◆ Document text ◆
###
No on Issue 6: opportunity cost, multiplier effect

We study and try to understand economics because we do not live in a utopia.  Resources are finite, scarce, not unlimited.  We have to make decisions about where we will invest scarce resources because we cannot have it all.  We use many mechanisms to determine how to allocate resources.  We consider returns-on-investment, cost/benefit analyses, supply and demand curves, marginal revenue curves, lists of priorities, etc.  When we look at individual participants in an economy, we speak in terms of micro-economics, and when we look at aggregations of participants, including entire economies, then we speak in terms of macro-economics.  Sometimes, to understand what is happening on the macro level, we need to take a peek at what’s happening at the micro level.  Those analysts trying to get a handle on the housing crisis are doing just that.

So let me turn my attention to Issue 6, which would allow a casino to operate in Ohio.  On the macro level, I have often asserted that casino gambling siphons dollars out of the economy.  Siphoning dollars out of the economy would be a shrinkage risk to the economy, taking a toll on commerce, wealth, and employment, among other things.
###
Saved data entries
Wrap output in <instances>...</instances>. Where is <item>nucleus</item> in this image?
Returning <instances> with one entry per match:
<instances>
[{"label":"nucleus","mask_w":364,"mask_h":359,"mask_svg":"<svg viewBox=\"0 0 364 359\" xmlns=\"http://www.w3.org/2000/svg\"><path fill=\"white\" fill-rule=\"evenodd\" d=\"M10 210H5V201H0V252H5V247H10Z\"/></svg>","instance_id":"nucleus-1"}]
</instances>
###
According to the text on Issue 6, what would Issue 6 allow? These rows were taken from a separate source.

◆ Exercise output ◆
It would allow a casino to operate in Ohio.